September 2008 ASBMR Meeting: Dr. Abrahamsen Asserts Atypical Fractures Of Femur Are Not Triggered By Fosamax
(Posted by Tom Lamb at DrugInjuryWatch.com)
In late June 2008 we learned that one type of femoral stress fracture (simple, transverse) may be caused by long term use of the popular bisphosphonate Fosamax. Drs. Dean G. Lorich and Joseph M. Lane of NewYork-Presbyterian Hospital/Weill Cornell Medical Center presented information about this possible new Fosamax side effect in the latest issue of the Journal of Orthopaedic Trauma.
About three months later, however, a Danish researcher said said that such atypical fractures of the femur do not appear to be triggered by Fosamax (alendronate).
In more detail, in mid-September 2008 at the American Society for Bone and Mineral Research (ASBMR) meeting in Montreal, Bo Abrahamsen, Ph.D., of Copenhagen University Hospital Gentofte, asserted that patients treated with the anti-osteoporosis drug Fosamax apparently had a higher risk of these atypical fractures (as well as fractures of any kind) to start with for the simple reason that they were taking a drug known to reduce the risk of hip fractures.

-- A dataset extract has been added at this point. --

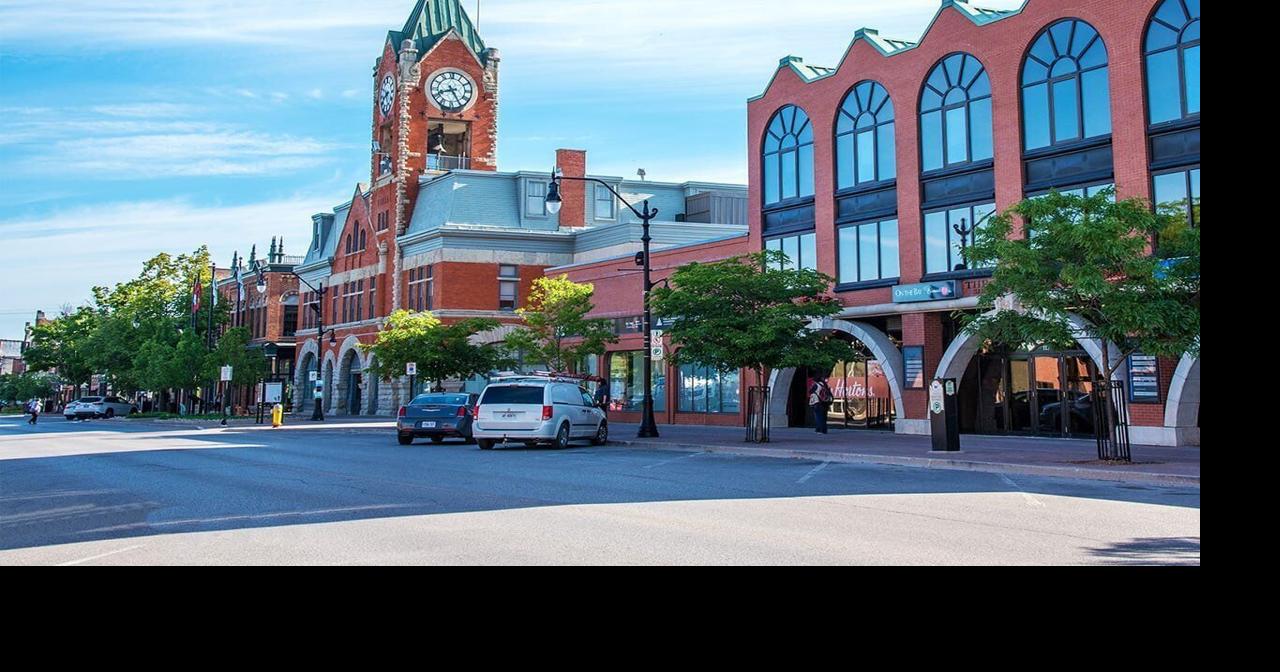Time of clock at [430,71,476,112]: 8:25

For elaboration on Dr. Abrahamsen's position we turn to the September 15, 2008 Medpage Today article, "ASBMR: Alendronate Exonerated in 'Atypical' Femoral Fractures":
The three case reports earlier this year suggested that a common factor in patients with subtrochanteric or proximal diaphyseal fractures of the femur is [Fosamax]use, Dr. Abrahamsen said.
But those reports did not have any comparison data, he said. "The real problem is the denominator -- you don't know how common this is," he said.
It's especially important to know how common such fractures are in comparison with hip fractures, Dr. Abrahamsen said, in order to understand the risks and benefits of the treatment.
To help fill the gap, he and colleagues looked at registry data for all patients born 1945 or earlier who arrived at Danish hospitals with fractures from 1996 through 2005....
He concluded that the atypical fractures are "best classified" as osteoporotic fractures and added that there's no evidence that use of [Fosamax] increases the risk of the atypical broken bones.
More facts in support of Dr. Abrahamsen's position can be found in the primary source for his September 2008 ASBMR presentation, "Subtrochanteric And Diaphyseal Femur Fractures in Patients Treated with Alendronate: A Register-Based National Cohort Study", by Abrahamsen B, et al, which was published in Journal of Bone Mineral Research (JBMR 2008; 23: Abstract 1026).